*** Excerpt provided ***
The Jets-Blues game in St. Louis on Monday ended with a line brawl and a changed final score after the fact.

Jasen Vinlove-USA TODAY Sports

The final minute of St. Louis' 3-1 win over the Winnipeg Jets on Monday night had a little bit of everything.

Chaos, mostly.

After David Backes was awarded a goal on a play where the puck never actually went in the net (the correct call, by the way), the game ended with a massive line brawl that also overshadowed the fact that the Blues were awarded what appeared to be a fourth goal when Chris Potter put the puck into an empty net just before the buzzer, only to have it later taken away and the NHL apparently decided to "change" the final score.

Neither team seemed to know what was going on.

And then...

Neither broadcast actually showed the puck going into the net because as Porter was apparently scoring with less than a second to play, the focus shifted to the other end of the ice where a line brawl was unfolding that resulted in 100 penalty minutes being handed out. As you can clearly hear on the Jets broadcast the announcers point out that the referee on the ice was signaling goal (Blues beat writer Jeremy Rutherford also pointed it out).

The NHL has yet to offer an explanation for what exactly happened in the final seconds, but if you re-watch the clip of the brawl it sounds like there is a whistle being blown with around three seconds to play, just as the fight is starting. It seems likely that they determined the play had been blown dead at that point, thus negating the goal.

That still doesn't explain why the signaled goal in the first place and put it on the board.

For this particular game it doesn't really mean anything whether or not the Blues win 3-1 or 4-1. They won, they were the better team, and they completely shut the Jets offense down for 60 minutes. But the Jets are still in a fight for a playoff spot with several other teams, and even though it's not likely to come down to it, goal-differential is one of the NHL's tiebreakers. And because of that, the league owes it to everybody involved to at least explain why there was a goal awarded and then taken away after the fact.
*** End of Excerpt provided ***
*** Entries provided ***
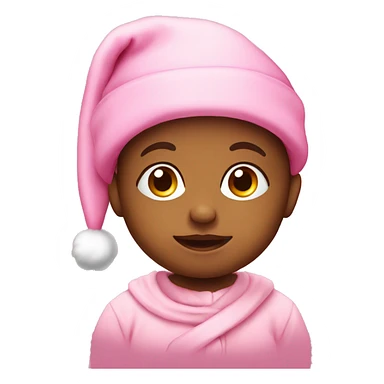 Baby with pink santa hat sticker
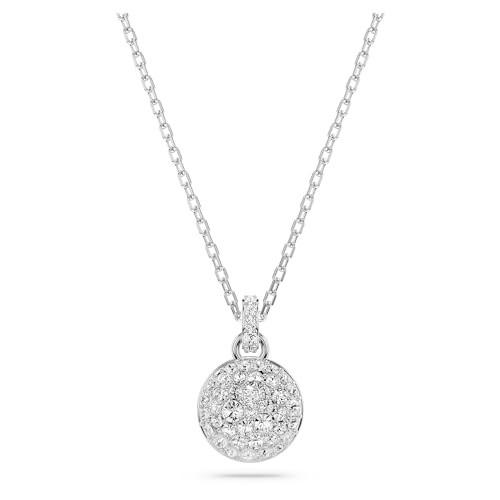 Swarovski Pendente Meteora, Bianco, Placcato Rodio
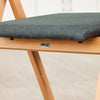 SoBuy FST98-SG Chaise Pliante avec Coussin, Confortable et Gain de Place, Pliable, Design Fonctionnel, Usage Quotidien, Format Pratique – Bois, Gris Foncé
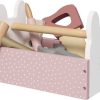 Kinderwelt Jabadabado Holz & Lernspielzeug | Jabadabado Werkzeugkiste Hase Rosa, Weis Holz 16 Tlg. 21X12X15 Cm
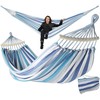 Dvivietis hamakas Royokamp Luxe XXL 250x150cm, mėlynas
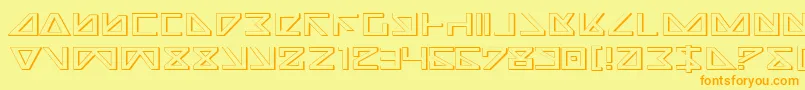 Nicke3D Font – Orange Fonts on Yellow Background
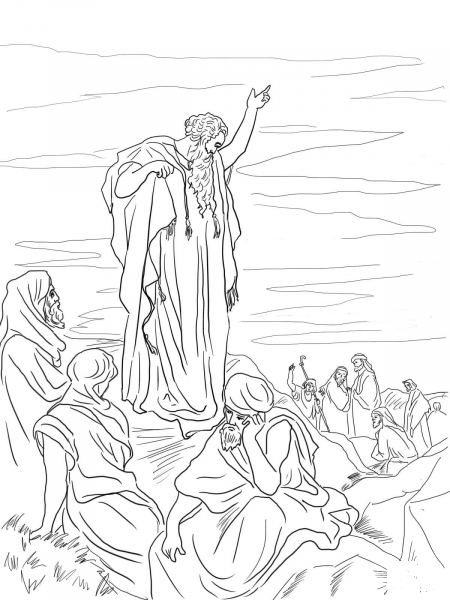 Prophet Ezekiel coloring page image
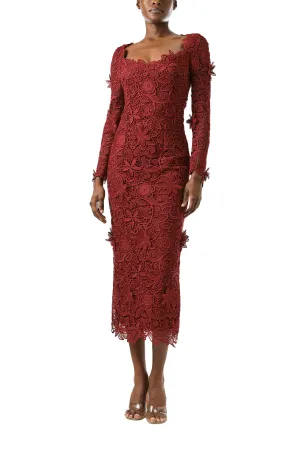 Long Sleeve Lace Sheath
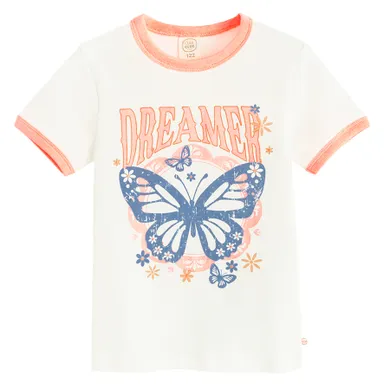 Cool Club, Tricou pentru fete, alb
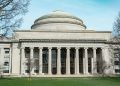 The grand neoclassical architecture of MIT building showcasing its historic significance.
*** End of Entries provided ***
# Activities
[a] From the article on the Jets-Blues game, copy the passage from "And then..." up to and including "negating the goal.".
[b] According to the article on the Jets-Blues game, how many penalty minutes were handed out as a result of the line brawl?

# Task solutions
[a]
And then...

Neither broadcast actually showed the puck going into the net because as Porter was apparently scoring with less than a second to play, the focus shifted to the other end of the ice where a line brawl was unfolding that resulted in 100 penalty minutes being handed out. As you can clearly hear on the Jets broadcast the announcers point out that the referee on the ice was signaling goal (Blues beat writer Jeremy Rutherford also pointed it out).

The NHL has yet to offer an explanation for what exactly happened in the final seconds, but if you re-watch the clip of the brawl it sounds like there is a whistle being blown with around three seconds to play, just as the fight is starting. It seems likely that they determined the play had been blown dead at that point, thus negating the goal.

[b] 100 penalty minutes.